Le patron d'Audi, filiale de Volkswagen, a été arrêté et emprisonné en Allemagne dans le cadre de l'enquête sur le scandale des moteurs diesel truqués. Le parquet estime qu'il y a un risque de "dissimulation de preuves".
Rupert Stadler, le PDG d'Audi.
Rupert Stadler, le PDG d'Audi. © AFP. Christof Stache
Rupert Stadler, le PDG du constructeur Audi, filiale de Volkswagen, a été arrêté et placé en détention en Allemagne dans le cadre de l'enquête sur le scandale des moteurs diesel truqués, a annoncé lundi le parquet de Munich. Le parquet, qui avait mis en cause fin mai pour fraude le patron d'Audi ainsi qu'un autre membre du directoire, estime qu'il existe un "risque de dissimulation de preuves" justifiant l'incarcération. Il s'agit de la première incarcération d'un très haut responsable dans l'enquête tentaculaire autour du "dieselgate" qui empoisonne l'automobile allemande depuis près de trois ans.


Le conseil de surveillance de Volkswagen a décidé lundi de suspendre lRupert Stadler, remplacé par le Néerlandais Bram Schot. Audi a confirmé l'arrestation de son dirigeant sans donner plus de détails, rappelant uniquement la présomption d'innocence concernant M. Stadler.
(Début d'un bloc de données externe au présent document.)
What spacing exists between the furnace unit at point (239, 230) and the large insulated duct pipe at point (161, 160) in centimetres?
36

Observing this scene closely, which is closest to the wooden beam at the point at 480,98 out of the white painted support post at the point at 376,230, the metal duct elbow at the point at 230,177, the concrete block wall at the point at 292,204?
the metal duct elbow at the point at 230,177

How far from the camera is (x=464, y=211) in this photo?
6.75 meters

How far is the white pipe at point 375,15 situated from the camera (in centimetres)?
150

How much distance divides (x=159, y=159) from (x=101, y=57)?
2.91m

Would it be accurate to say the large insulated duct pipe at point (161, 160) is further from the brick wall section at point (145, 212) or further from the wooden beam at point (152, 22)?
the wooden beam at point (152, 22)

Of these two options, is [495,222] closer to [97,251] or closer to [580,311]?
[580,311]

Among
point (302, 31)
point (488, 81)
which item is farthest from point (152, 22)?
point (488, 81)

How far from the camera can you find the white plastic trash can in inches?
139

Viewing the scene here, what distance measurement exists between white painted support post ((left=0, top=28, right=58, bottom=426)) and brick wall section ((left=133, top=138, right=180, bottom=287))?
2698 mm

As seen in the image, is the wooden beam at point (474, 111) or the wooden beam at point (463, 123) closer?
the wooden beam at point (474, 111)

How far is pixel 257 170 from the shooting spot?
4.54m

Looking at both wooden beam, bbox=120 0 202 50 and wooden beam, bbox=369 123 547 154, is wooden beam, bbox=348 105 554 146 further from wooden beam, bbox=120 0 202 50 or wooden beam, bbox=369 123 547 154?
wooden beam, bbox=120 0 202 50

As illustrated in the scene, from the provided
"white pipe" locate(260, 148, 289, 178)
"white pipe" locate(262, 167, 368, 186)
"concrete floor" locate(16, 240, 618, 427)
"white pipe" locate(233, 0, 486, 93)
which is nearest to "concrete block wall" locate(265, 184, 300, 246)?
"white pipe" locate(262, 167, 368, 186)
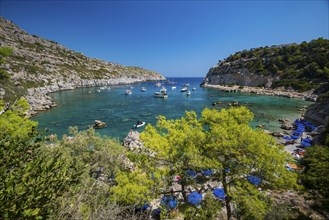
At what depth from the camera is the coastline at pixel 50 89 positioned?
170ft

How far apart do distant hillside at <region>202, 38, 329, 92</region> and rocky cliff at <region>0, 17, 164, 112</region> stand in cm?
8937

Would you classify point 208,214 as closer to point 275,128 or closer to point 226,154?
point 226,154

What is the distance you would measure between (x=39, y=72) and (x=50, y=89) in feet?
41.4

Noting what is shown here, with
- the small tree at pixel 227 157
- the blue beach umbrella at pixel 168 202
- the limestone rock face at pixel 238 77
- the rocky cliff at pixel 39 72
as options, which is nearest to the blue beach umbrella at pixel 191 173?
the small tree at pixel 227 157

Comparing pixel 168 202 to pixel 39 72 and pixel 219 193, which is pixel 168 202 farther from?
pixel 39 72

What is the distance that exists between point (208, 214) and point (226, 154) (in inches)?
148

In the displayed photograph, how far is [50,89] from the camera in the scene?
90312 millimetres

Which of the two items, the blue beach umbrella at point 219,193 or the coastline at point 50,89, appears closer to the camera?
the blue beach umbrella at point 219,193

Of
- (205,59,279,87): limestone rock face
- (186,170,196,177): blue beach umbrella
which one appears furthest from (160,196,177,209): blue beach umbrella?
(205,59,279,87): limestone rock face

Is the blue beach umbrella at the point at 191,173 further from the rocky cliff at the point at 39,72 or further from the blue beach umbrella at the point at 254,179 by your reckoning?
the rocky cliff at the point at 39,72

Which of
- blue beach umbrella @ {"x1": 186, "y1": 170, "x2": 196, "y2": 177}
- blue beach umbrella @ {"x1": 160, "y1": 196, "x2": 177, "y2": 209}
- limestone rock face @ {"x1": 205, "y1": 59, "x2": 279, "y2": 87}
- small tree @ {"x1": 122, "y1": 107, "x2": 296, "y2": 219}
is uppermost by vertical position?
limestone rock face @ {"x1": 205, "y1": 59, "x2": 279, "y2": 87}

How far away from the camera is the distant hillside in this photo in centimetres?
8162

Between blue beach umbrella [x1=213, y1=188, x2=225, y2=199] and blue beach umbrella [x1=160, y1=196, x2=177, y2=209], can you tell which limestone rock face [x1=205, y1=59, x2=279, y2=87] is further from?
blue beach umbrella [x1=160, y1=196, x2=177, y2=209]

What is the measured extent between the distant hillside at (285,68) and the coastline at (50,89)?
78.5 meters
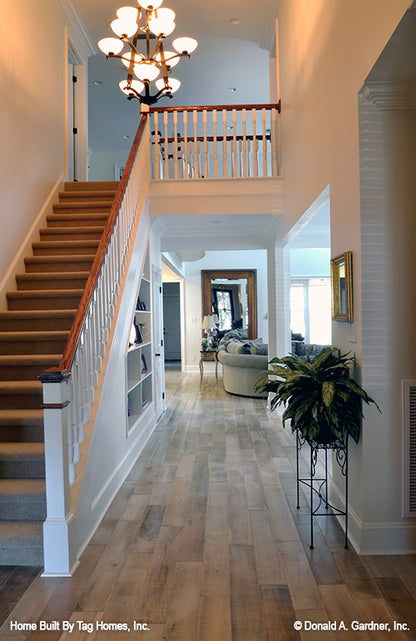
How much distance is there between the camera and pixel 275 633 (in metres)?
1.96

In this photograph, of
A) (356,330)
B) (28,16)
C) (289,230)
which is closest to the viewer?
(356,330)

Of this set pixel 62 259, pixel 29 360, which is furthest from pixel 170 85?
pixel 29 360

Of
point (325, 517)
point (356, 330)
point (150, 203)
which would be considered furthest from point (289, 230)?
point (325, 517)

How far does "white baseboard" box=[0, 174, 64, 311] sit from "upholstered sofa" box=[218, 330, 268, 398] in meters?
3.95

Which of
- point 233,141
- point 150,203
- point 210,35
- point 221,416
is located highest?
point 210,35

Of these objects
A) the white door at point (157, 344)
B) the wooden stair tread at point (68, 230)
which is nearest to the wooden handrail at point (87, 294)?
the wooden stair tread at point (68, 230)

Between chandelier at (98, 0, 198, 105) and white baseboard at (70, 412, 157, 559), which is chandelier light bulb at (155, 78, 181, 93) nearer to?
chandelier at (98, 0, 198, 105)

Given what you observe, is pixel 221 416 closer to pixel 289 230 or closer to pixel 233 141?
pixel 289 230

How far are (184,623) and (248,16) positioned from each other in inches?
270

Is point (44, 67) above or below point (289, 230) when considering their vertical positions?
above

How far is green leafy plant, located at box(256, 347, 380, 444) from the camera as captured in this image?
254 cm

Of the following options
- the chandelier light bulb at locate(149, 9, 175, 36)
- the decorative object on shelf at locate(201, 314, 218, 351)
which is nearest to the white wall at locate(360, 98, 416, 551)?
the chandelier light bulb at locate(149, 9, 175, 36)

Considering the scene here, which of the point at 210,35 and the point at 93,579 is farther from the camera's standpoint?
→ the point at 210,35

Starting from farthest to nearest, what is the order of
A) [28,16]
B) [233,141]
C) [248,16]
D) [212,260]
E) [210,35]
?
[212,260] < [210,35] < [248,16] < [233,141] < [28,16]
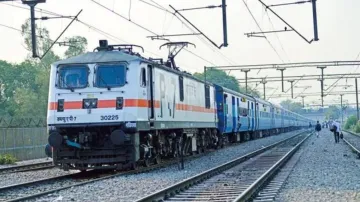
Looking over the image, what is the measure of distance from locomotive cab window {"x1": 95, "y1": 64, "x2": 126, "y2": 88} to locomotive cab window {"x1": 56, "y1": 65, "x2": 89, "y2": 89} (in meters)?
0.40

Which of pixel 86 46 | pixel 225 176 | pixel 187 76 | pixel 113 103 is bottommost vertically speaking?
pixel 225 176

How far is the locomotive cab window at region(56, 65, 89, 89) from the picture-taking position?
17609 millimetres

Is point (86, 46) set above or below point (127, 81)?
above

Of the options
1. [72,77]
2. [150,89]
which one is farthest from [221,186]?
[72,77]

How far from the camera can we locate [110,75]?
17.5 m

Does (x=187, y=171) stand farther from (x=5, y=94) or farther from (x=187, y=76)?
(x=5, y=94)

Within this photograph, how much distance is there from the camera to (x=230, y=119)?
119ft

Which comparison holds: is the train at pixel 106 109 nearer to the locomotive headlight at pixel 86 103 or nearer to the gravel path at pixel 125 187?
the locomotive headlight at pixel 86 103

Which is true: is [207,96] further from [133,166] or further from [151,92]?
[133,166]

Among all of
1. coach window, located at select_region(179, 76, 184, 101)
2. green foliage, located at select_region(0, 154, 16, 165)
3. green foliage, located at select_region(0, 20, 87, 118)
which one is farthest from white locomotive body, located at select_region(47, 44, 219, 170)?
green foliage, located at select_region(0, 20, 87, 118)

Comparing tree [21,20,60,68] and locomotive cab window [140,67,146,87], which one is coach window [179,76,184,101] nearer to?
locomotive cab window [140,67,146,87]

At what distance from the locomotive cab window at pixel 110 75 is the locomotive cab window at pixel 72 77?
0.40 metres

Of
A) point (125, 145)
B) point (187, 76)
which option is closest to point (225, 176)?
point (125, 145)

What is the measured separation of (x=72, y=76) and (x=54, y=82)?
0.58 metres
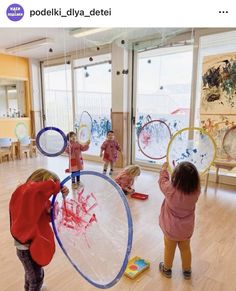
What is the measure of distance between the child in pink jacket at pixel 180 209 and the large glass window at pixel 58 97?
4.44 metres

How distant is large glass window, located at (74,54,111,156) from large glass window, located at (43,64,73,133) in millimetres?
301

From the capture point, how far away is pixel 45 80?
621 cm

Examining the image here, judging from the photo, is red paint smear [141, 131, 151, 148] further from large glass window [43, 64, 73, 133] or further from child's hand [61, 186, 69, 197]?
child's hand [61, 186, 69, 197]

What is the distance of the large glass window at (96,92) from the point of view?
190 inches

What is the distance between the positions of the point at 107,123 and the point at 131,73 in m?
1.08

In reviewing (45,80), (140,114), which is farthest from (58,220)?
(45,80)

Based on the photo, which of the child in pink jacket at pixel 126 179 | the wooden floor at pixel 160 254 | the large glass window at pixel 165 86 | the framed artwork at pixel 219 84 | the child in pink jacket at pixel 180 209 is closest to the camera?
the child in pink jacket at pixel 180 209

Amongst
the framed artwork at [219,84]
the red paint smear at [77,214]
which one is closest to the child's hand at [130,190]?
the framed artwork at [219,84]

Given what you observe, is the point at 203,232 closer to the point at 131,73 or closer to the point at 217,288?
the point at 217,288

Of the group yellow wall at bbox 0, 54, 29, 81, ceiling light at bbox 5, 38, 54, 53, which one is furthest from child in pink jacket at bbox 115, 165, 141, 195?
yellow wall at bbox 0, 54, 29, 81

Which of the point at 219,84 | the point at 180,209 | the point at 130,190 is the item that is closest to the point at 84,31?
the point at 219,84

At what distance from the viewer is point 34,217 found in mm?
1131

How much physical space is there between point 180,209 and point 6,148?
4.50 m
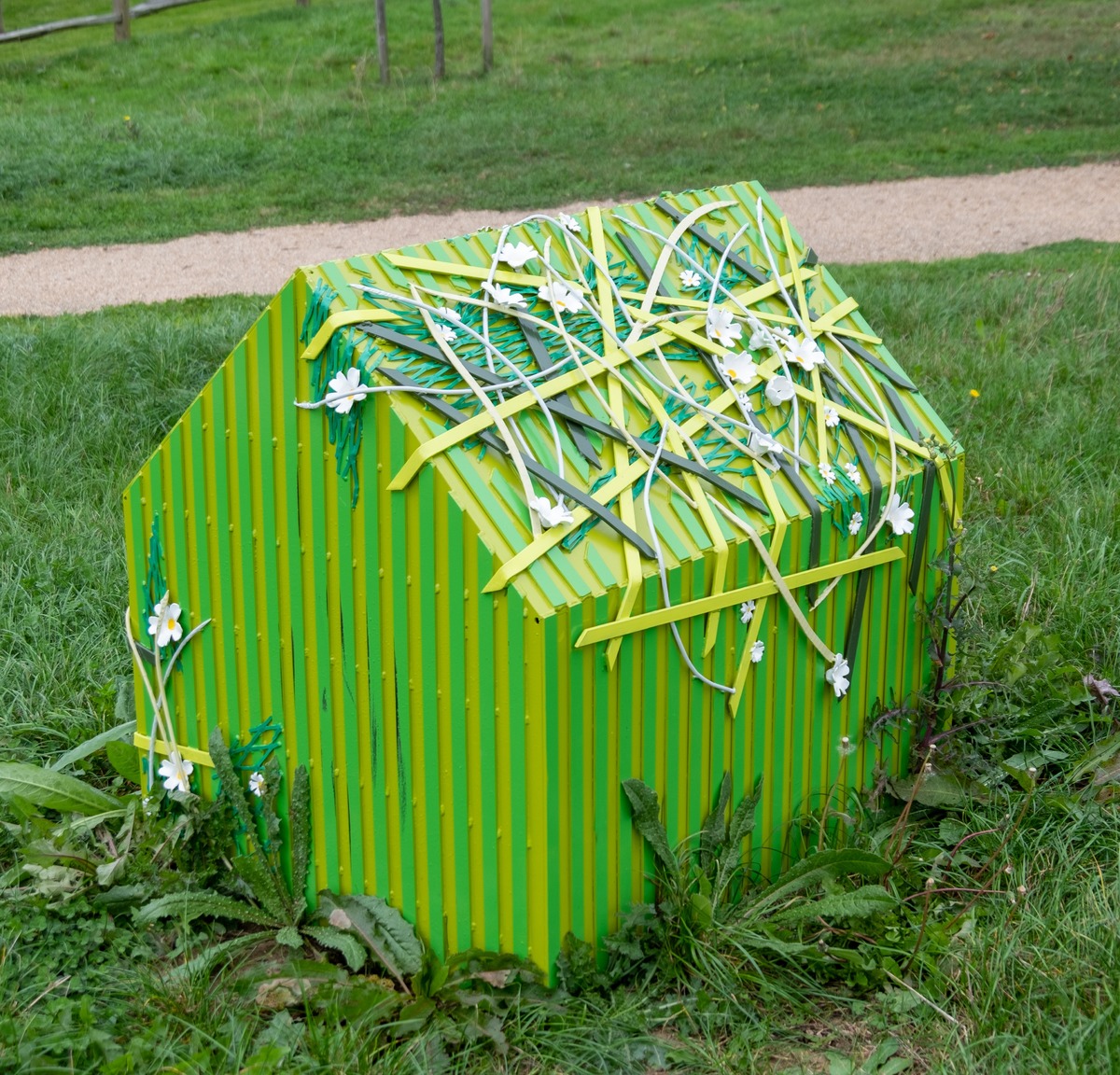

L'agence fédérale de l'automobile KBA avait ordonné début juin le rappel de quelque 60.000 Audi A6 et A7 après la découverte d'un "logiciel illicite" capable de fausser les niveaux d'émissions de gaz polluants.


Logiciel capable de fausser le résultat des tests antipollution

Des perquisitions avaient eu lieu fin mai aux domiciles des deux suspects après des perquisitions en février, mars et avril de domiciles et lieux de travail de responsables d'Audi en Allemagne, dont le siège du constructeur à Ingoldstadt. Plusieurs parquets allemands ont ouvert des enquêtes pour fraude, manipulation de cours de Bourse ou publicité mensongère contre des salariés de Volkswagen et ses marques Audi et Porsche, mais aussi de Daimler et de l'équipementier Bosch.

L'ancien PDG de Volkswagen, Martin Winterkorn, et son successeur Martin Müller, mais aussi l'actuel chef du conseil de surveillance du groupe, Hans Dieter Pötsch, et l'actuel président de VW Herbert Diess, sont visés par des investigations. Le scandale a éclaté en septembre 2015, après que l'agence américaine de l'environnement (EPA) eut accusé VW d'avoir équipé 11 millions de ses voitures diesel, dont environ 600.000 aux Etats-Unis, d'un logiciel capable de fausser le résultat des tests antipollution et dissimulant des émissions dépassant parfois jusqu'à 40 fois les normes autorisées.